A special exhibition opens in the Tower Museum this week focusing on the story of Londonderry’s historic cannon, marking National Heritage Week.
The week is a celebration of local heritage sites encouraging people to explore some of the fascinating historic assets right on their own doorstep and enjoy a wide range of heritage related events.
It also coincides with the City’s Walls 400 programme which this year marks the 400th anniversary of the City’s historic Walls.
The exhibition opened on Monday and will run until August 25, highlighting the story of what is regarded to be Europe’s largest collection of cannon of known provenance.
Once known for their deafening thunder unleashed during the two 17th century sieges, the cannon now have a more peaceful role in ornamenting the bastions and ramparts of the Walled City.
The exhibition provides insights into how the cannon were used, lost and restored over the past 400 years and will also display a collection of mortar and cannon artefacts.
Mayor of Derry City and Strabane District, Councillor Michaela Boyle, said: “The Walls have come to life this summer with a wide range of animation and events marking their historic 400 year anniversary.
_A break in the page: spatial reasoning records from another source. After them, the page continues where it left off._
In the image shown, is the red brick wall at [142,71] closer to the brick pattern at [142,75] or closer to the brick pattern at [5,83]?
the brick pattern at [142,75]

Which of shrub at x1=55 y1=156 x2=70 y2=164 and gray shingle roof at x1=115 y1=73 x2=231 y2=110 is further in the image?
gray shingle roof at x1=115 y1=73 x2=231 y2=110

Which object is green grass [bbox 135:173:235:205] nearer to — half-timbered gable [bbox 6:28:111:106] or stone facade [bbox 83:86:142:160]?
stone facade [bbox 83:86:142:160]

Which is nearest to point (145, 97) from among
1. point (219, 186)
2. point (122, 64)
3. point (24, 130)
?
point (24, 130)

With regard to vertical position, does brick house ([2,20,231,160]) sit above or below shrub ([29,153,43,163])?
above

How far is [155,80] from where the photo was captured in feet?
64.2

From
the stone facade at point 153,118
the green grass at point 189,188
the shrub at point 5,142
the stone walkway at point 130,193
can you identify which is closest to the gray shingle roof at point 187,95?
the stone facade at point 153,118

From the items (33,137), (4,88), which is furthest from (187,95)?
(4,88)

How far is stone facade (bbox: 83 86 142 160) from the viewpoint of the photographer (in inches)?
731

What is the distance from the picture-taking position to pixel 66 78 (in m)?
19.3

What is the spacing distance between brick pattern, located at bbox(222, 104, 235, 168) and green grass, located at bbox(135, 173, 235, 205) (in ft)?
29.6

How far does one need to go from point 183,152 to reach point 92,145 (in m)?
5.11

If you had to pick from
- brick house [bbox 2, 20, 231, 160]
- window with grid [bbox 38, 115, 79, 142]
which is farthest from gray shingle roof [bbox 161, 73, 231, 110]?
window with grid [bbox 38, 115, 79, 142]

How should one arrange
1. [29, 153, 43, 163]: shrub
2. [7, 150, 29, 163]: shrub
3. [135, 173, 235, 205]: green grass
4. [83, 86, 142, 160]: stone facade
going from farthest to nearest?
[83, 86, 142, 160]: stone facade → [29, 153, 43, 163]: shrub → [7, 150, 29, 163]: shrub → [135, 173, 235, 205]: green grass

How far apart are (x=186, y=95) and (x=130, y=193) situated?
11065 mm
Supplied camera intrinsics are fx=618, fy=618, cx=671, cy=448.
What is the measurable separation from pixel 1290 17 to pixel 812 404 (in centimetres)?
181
She added: “This exhibition will shine a light on one of the most important historic assets associated with the Walls story, and reveals more about the origins of the historic cannon that played such a key role in some of the city’s most dramatic events.”
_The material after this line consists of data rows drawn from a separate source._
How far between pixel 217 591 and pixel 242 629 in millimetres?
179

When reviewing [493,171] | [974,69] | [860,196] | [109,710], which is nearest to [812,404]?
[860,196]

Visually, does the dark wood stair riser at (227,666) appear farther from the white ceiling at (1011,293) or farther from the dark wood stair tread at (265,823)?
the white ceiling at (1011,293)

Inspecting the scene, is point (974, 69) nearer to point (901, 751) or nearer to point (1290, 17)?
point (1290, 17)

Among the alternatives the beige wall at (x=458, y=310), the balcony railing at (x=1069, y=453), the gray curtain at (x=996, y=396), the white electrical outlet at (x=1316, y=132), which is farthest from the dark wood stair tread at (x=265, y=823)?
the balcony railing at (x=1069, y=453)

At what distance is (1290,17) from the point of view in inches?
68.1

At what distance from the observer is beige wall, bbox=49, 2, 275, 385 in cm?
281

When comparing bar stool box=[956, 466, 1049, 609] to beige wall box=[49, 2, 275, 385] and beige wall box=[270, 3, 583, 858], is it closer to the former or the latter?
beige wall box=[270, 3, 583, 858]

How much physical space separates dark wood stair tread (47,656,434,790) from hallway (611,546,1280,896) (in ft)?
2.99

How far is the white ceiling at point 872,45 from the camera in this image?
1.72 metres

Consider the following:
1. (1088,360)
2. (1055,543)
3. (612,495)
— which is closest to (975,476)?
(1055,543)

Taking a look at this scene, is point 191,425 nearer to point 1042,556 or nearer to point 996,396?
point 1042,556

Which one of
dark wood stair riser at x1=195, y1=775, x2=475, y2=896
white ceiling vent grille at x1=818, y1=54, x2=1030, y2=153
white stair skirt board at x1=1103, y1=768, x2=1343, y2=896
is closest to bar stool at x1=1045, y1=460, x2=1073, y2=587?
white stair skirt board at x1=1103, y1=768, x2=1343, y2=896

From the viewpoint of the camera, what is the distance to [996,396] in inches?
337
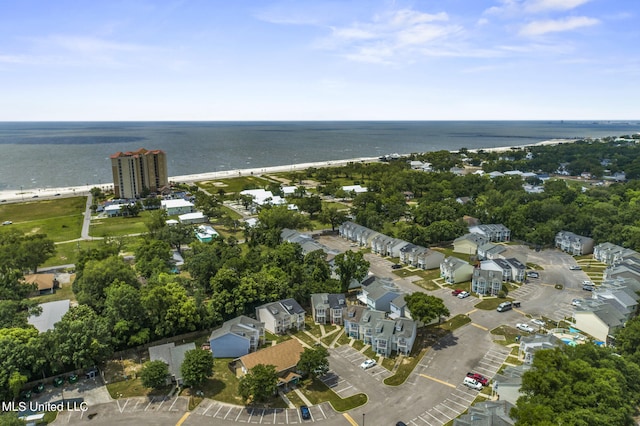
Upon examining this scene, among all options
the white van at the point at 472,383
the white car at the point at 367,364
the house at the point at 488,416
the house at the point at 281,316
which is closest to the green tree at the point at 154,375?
the house at the point at 281,316

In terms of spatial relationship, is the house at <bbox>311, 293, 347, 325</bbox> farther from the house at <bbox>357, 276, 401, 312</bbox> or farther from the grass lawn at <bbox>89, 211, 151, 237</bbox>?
the grass lawn at <bbox>89, 211, 151, 237</bbox>

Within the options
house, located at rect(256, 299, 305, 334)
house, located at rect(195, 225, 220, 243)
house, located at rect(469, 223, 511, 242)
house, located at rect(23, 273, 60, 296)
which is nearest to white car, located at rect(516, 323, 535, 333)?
house, located at rect(256, 299, 305, 334)

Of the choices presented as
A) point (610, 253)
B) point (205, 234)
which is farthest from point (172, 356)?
point (610, 253)

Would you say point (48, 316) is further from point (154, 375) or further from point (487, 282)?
point (487, 282)

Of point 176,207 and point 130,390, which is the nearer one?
point 130,390

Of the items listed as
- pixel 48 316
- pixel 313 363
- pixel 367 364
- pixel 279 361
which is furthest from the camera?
pixel 48 316

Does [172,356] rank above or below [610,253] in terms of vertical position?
below

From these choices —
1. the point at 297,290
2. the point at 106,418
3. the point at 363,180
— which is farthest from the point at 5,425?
the point at 363,180
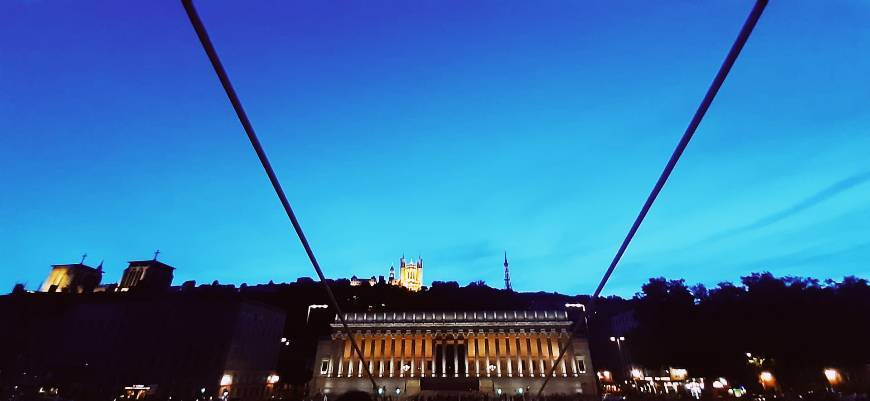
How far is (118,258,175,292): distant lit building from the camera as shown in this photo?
93625 mm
The exhibition is part of a longer term project to raise awareness of the significance of the cannon to ensure their future preservation.
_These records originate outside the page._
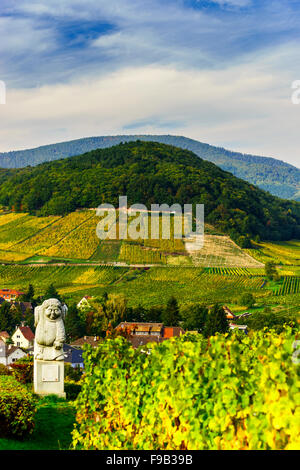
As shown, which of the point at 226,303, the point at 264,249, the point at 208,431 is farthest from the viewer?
the point at 264,249

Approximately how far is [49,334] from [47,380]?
1072 millimetres

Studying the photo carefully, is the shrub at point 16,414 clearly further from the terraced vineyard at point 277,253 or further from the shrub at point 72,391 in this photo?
the terraced vineyard at point 277,253

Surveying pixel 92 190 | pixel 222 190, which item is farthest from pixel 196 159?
pixel 92 190

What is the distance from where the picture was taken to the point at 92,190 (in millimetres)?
119000

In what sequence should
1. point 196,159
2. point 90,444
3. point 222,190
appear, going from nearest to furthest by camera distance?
1. point 90,444
2. point 222,190
3. point 196,159

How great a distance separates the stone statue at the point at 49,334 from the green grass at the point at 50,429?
94 centimetres

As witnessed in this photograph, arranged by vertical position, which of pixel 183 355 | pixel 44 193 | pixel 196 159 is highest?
pixel 196 159

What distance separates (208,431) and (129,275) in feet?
248

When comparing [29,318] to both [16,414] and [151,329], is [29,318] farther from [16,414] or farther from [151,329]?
[16,414]

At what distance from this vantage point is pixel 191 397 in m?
6.98

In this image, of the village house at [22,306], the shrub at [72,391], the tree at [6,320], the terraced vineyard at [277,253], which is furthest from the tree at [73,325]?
the terraced vineyard at [277,253]

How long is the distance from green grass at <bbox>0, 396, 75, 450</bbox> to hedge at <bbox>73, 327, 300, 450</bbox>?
105 centimetres

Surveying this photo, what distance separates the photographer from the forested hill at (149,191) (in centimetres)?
11606

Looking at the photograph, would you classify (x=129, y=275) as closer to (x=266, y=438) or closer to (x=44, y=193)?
(x=44, y=193)
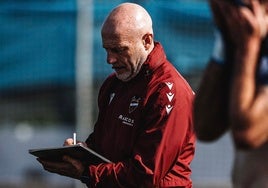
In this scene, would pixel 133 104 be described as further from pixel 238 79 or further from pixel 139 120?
pixel 238 79

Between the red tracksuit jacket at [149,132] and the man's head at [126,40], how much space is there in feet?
0.18

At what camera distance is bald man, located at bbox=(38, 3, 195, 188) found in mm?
5414

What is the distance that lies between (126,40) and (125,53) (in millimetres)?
70

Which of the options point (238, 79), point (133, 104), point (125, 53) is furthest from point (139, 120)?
point (238, 79)

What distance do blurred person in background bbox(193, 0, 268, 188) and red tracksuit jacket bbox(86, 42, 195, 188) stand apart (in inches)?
68.7

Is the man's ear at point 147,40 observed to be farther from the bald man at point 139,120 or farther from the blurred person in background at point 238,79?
the blurred person in background at point 238,79

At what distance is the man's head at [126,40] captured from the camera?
5.63 meters

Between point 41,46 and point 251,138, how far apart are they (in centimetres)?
783

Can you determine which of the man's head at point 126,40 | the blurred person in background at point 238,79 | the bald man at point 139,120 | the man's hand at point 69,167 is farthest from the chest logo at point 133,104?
the blurred person in background at point 238,79

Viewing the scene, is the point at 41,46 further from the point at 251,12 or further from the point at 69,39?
the point at 251,12

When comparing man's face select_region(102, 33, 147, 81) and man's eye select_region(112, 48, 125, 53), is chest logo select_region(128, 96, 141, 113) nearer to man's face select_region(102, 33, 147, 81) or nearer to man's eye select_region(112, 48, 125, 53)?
man's face select_region(102, 33, 147, 81)

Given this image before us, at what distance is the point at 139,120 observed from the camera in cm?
551

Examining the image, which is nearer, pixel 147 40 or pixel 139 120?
pixel 139 120

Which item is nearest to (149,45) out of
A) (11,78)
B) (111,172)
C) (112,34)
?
(112,34)
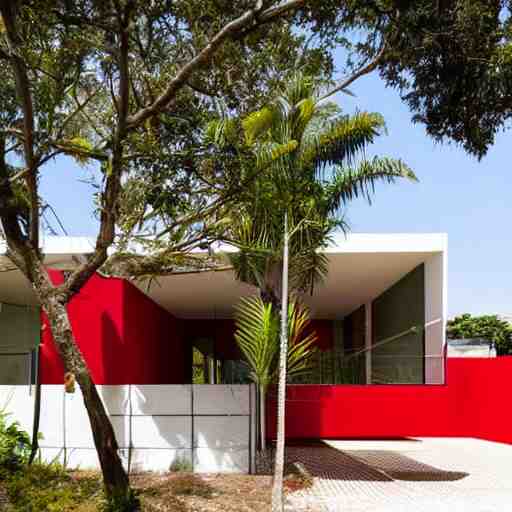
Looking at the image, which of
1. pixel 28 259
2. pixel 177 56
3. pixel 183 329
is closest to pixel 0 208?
pixel 28 259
The project is led by Derry City and Strabane District Council and is supported by the Heritage Council for Ireland’s Irish Walled Towns Network.
Maura Fitzpatrick, Heritage Development Officer with the council, said: “While the exhibition is an opportunity to showcase some of the artefacts we hold in the cannon collection, the focus is very much on the long-term preservation and promotion of these artefacts as a valuable historic asset for the city.
“We are fortunate that we know so much about the provenance of these cannon so it is important that we preserve them for future generations.”